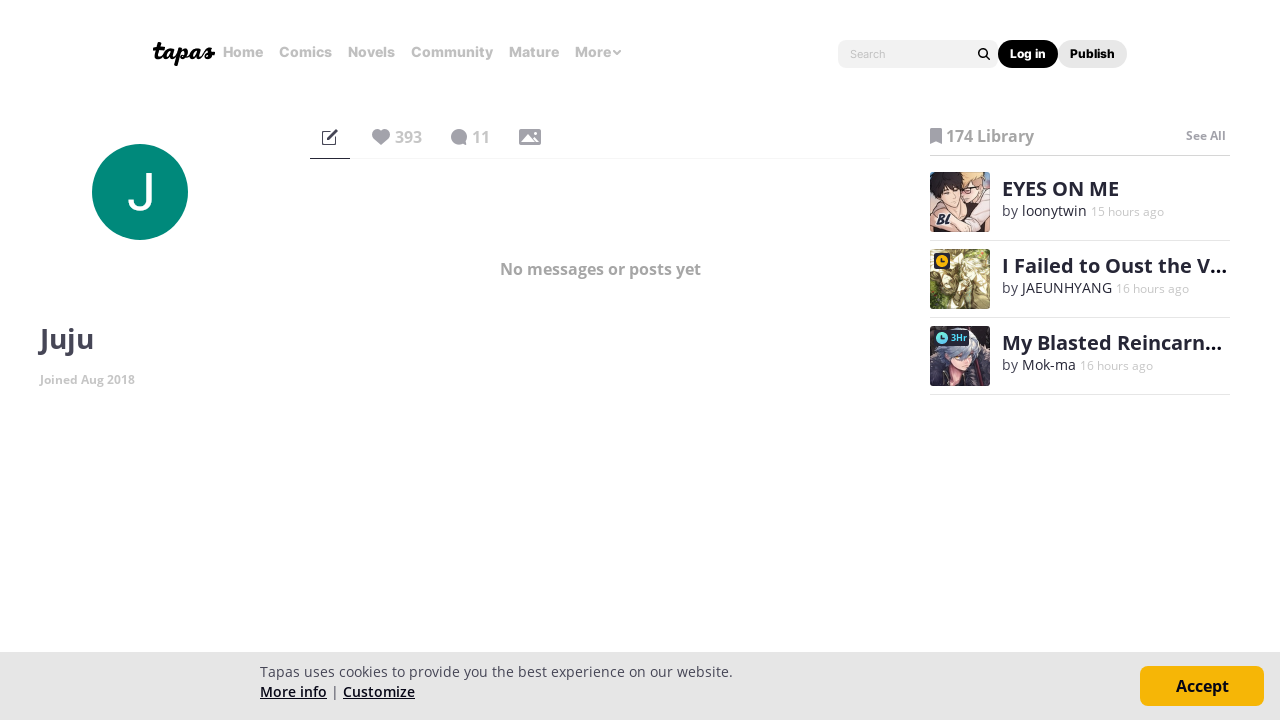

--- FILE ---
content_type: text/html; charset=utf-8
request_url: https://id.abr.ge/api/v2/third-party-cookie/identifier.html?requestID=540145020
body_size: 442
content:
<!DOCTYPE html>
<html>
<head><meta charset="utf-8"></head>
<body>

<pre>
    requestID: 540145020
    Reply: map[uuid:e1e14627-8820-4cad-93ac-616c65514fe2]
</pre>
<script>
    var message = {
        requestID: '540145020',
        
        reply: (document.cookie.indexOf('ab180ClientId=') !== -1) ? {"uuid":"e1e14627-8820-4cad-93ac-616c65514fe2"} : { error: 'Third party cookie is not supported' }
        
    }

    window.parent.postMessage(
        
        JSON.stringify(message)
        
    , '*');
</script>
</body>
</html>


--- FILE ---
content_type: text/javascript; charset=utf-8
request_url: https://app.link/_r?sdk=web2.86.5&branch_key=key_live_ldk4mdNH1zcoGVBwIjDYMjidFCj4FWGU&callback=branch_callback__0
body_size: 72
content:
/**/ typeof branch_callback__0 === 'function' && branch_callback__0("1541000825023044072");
________________________________________
▶ [Exercise details]:
Print all the lines above exactly as they are, but without the pictures.

▶ [Response below]:
--- FILE ---
content_type: text/html; charset=utf-8
request_url: https://id.abr.ge/api/v2/third-party-cookie/identifier.html?requestID=540145020
body_size: 442
content:
<!DOCTYPE html>
<html>
<head><meta charset="utf-8"></head>
<body>

<pre>
    requestID: 540145020
    Reply: map[uuid:e1e14627-8820-4cad-93ac-616c65514fe2]
</pre>
<script>
    var message = {
        requestID: '540145020',
        
        reply: (document.cookie.indexOf('ab180ClientId=') !== -1) ? {"uuid":"e1e14627-8820-4cad-93ac-616c65514fe2"} : { error: 'Third party cookie is not supported' }
        
    }

    window.parent.postMessage(
        
        JSON.stringify(message)
        
    , '*');
</script>
</body>
</html>


--- FILE ---
content_type: text/javascript; charset=utf-8
request_url: https://app.link/_r?sdk=web2.86.5&branch_key=key_live_ldk4mdNH1zcoGVBwIjDYMjidFCj4FWGU&callback=branch_callback__0
body_size: 72
content:
/**/ typeof branch_callback__0 === 'function' && branch_callback__0("1541000825023044072");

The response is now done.